Furthermore, when the study restricted the results so that they included only children in their 20s — presumably after they’d been able to work out any adolescent confusion or experimentation — 58 percent of the children of lesbians called themselves gay, and 33 percent of the children of gay men called themselves gay. (About 5 to 10 percent of the children of straight parents call themselves gay, Schumm says.)
Schumm next went macro, poring over an anthropological study of various cultures’ acceptance of homosexuality. He found that when communities welcome gays and lesbians, “89 percent feature higher rates of homosexual behavior.”
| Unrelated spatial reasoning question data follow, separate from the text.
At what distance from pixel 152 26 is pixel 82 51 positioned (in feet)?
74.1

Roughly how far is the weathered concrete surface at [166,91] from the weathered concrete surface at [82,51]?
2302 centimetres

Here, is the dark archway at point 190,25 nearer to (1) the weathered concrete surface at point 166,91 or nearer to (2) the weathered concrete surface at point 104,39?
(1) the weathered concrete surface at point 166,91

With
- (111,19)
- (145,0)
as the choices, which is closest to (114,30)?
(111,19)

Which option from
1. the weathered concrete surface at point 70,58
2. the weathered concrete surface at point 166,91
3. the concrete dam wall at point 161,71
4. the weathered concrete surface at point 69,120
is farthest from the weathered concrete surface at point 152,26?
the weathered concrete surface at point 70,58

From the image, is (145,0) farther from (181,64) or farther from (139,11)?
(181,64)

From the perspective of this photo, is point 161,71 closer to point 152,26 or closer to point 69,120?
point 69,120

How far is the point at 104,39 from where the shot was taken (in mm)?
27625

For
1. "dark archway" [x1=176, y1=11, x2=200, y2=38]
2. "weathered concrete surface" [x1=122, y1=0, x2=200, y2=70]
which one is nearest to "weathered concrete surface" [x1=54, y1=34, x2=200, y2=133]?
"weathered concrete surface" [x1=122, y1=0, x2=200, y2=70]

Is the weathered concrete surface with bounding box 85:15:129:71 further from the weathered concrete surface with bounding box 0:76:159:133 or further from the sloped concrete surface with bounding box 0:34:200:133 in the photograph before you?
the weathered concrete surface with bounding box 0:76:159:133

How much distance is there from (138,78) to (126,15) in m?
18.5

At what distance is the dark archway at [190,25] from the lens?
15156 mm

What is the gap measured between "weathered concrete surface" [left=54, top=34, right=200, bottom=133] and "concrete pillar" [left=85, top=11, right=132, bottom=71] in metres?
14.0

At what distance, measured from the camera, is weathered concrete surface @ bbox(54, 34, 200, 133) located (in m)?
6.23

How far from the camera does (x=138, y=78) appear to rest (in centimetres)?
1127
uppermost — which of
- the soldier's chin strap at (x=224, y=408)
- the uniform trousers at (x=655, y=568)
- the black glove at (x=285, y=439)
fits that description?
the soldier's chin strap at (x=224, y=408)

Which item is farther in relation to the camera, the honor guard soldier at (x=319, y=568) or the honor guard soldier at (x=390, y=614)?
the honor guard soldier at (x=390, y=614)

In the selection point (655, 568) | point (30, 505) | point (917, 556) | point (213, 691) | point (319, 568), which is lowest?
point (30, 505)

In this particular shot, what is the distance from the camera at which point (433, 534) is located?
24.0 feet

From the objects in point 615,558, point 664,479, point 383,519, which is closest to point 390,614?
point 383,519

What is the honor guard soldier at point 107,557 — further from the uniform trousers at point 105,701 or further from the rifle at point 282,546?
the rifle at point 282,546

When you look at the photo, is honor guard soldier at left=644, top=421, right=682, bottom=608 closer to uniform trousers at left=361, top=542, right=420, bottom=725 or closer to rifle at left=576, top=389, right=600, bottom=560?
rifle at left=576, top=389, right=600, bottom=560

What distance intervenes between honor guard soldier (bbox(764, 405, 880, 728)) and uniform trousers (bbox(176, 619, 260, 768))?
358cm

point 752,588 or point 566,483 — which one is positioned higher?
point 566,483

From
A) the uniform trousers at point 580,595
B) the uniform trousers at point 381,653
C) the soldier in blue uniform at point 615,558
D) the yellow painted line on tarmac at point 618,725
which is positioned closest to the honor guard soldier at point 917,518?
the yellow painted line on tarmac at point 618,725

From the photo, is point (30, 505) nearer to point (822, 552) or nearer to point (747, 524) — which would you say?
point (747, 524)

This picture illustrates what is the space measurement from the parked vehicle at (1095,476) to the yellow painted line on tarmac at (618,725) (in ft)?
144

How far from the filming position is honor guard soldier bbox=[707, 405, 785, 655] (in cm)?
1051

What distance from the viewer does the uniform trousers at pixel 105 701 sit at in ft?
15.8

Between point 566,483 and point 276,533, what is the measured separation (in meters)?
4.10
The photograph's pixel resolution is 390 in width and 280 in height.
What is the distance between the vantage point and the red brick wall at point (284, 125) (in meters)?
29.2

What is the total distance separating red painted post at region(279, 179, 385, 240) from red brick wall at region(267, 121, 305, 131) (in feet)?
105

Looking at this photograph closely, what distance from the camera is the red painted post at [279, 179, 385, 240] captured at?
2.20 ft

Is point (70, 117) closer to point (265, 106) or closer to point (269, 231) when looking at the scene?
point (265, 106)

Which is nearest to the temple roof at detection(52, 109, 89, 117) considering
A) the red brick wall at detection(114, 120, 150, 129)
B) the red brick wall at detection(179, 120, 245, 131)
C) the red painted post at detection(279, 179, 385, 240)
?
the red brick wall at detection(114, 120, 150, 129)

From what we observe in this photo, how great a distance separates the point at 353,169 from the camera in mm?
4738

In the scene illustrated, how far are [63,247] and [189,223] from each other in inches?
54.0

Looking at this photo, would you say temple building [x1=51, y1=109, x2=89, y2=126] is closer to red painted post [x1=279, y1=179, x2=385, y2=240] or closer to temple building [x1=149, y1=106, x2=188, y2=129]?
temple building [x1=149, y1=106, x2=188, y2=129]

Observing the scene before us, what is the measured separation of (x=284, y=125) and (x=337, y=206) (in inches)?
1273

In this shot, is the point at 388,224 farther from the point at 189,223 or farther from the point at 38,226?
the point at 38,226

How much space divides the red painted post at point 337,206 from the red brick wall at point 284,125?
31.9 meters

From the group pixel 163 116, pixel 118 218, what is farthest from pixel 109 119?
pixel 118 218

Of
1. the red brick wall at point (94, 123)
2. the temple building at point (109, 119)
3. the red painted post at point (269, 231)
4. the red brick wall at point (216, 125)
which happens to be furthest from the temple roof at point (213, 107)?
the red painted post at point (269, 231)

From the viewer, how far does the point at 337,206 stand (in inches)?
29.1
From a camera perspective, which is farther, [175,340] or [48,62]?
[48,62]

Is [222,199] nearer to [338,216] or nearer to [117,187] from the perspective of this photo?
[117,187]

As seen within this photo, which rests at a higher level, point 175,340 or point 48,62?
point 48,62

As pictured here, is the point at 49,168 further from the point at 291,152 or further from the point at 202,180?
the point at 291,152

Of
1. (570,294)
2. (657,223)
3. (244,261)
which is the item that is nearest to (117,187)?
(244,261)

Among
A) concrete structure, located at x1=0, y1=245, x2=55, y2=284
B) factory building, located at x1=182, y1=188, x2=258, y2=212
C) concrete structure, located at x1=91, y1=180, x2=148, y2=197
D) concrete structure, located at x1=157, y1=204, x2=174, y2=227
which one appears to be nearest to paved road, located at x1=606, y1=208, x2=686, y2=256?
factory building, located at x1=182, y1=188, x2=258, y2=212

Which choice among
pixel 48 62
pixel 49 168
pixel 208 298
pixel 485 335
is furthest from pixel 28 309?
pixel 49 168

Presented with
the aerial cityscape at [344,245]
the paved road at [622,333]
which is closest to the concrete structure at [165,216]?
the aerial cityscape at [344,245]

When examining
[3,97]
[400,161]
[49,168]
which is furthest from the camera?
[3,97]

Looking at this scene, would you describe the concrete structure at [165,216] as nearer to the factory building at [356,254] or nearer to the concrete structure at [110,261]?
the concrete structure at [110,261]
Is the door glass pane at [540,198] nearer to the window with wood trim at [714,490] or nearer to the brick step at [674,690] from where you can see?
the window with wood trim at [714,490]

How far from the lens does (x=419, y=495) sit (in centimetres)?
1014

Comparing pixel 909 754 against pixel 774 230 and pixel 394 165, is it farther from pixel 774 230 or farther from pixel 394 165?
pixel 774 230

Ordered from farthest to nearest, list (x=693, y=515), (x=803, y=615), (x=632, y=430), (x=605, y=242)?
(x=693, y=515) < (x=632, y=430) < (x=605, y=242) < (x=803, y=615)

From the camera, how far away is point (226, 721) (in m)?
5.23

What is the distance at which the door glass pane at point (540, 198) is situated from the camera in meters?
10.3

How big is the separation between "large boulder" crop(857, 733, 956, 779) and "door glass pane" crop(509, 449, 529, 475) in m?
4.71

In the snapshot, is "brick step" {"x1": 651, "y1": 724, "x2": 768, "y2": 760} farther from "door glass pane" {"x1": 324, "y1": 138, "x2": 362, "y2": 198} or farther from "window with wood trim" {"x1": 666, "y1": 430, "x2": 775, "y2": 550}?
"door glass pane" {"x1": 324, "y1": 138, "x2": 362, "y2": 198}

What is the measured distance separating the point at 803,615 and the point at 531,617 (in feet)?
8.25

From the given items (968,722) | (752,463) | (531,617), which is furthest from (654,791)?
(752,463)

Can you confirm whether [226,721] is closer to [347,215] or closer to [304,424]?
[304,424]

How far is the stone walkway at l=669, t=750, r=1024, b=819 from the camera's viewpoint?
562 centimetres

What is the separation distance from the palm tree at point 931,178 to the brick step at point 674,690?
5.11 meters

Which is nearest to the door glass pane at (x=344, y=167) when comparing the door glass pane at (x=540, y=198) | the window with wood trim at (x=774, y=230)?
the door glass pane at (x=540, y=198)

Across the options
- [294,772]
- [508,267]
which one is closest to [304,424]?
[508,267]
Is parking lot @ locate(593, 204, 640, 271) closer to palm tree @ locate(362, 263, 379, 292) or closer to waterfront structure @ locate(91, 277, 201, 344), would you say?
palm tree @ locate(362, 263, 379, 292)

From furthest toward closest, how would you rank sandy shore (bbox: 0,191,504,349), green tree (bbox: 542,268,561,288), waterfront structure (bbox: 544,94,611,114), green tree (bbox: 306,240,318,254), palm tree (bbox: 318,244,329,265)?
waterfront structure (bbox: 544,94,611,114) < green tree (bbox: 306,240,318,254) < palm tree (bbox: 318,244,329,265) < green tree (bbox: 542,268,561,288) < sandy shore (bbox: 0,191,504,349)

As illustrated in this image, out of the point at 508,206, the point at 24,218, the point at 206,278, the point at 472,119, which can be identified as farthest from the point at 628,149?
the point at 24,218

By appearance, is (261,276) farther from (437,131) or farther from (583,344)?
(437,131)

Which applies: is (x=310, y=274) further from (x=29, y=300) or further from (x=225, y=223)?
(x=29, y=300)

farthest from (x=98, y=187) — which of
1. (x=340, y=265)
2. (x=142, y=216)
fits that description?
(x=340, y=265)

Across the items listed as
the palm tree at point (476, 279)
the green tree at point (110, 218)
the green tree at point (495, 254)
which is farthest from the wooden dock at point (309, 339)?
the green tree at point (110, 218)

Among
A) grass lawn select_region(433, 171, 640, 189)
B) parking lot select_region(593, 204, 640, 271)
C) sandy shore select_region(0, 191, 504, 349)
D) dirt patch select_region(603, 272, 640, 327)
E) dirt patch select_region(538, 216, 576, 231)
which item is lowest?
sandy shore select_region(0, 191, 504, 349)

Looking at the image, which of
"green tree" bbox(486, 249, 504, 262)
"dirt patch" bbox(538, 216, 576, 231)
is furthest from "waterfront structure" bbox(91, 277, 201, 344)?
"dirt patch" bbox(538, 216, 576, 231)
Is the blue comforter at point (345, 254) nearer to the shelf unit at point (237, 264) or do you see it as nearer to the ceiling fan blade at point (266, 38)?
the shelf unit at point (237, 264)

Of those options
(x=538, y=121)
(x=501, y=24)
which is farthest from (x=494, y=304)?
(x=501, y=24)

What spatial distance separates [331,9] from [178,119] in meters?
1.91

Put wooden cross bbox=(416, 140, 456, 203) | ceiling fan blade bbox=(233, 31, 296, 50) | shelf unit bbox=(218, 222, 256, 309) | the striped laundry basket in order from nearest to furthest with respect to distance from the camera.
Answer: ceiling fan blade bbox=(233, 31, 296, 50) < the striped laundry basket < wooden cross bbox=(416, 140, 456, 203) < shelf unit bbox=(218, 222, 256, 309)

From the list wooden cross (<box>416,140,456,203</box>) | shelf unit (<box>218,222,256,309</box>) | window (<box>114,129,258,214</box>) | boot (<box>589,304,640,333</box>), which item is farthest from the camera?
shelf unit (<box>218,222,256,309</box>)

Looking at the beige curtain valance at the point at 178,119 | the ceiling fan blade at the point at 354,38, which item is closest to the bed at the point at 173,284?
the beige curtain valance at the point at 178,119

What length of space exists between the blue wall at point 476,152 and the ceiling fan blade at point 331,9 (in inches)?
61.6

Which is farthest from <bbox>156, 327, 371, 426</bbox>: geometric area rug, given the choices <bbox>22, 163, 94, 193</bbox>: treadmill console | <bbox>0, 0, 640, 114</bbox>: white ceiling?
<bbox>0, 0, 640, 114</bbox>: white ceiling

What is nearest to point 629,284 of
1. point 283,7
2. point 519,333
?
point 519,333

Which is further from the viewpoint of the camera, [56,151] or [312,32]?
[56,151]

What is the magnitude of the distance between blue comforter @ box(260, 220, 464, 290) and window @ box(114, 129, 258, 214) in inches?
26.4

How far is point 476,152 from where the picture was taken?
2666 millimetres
Finally, Schumm looked at the existing academic studies… In all there are 26 such studies. Schumm ran the numbers from them and concluded that, surprisingly, 20 percent of the kids of gay parents were gay themselves. When children only 17 or older were included in the analysis, 28 percent were gay.
Ten narrative studies involving family histories of 262 children of gay fathers and lesbian mothers were evaluated statistically in response to Morrison’s (2007) concerns about Cameron’s (2006) research that had involved three narrative studies. Despite numerous attempts to bias the results in favour of the null hypothesis and allowing for up to 20 (of 63, 32%) coding errors, Cameron’s (2006) hypothesis that gay and lesbian parents would be more likely to have gay, lesbian, bisexual or unsure (of sexual orientation) sons and daughters was confirmed. Percentages of children of gay and lesbian parents who adopted non-heterosexual identities ranged between 16% and 57%, with odds ratios of 1.7 to 12.1, depending on the mix of child and parent genders. Daughters of lesbian mothers were most likely (33% to 57%; odds ratios from 4.5 to 12.1) to report non-heterosexual identities. Data from ethnographic sources and from previous studies on gay and lesbian parenting were re-examined and found to support the hypothesis that social and parental influences may influence the expression of non-heterosexual identities and/or behaviour. Thus, evidence is presented from three different sources, contrary to most previous scientific opinion, even most previous scientific consensus, that suggests intergenerational transfer of sexual orientation can occur at statistically significant and substantial rates, especially for female parents or female children. In some analyses for sons, intergenerational transfer was not significant. Further research is needed with respect to pathways by which intergenerational transfer of sexual orientation may occur. The results confirm an evolving tendency among scholars to cite the possibility of some degree of intergenerational crossover of sexual orientation.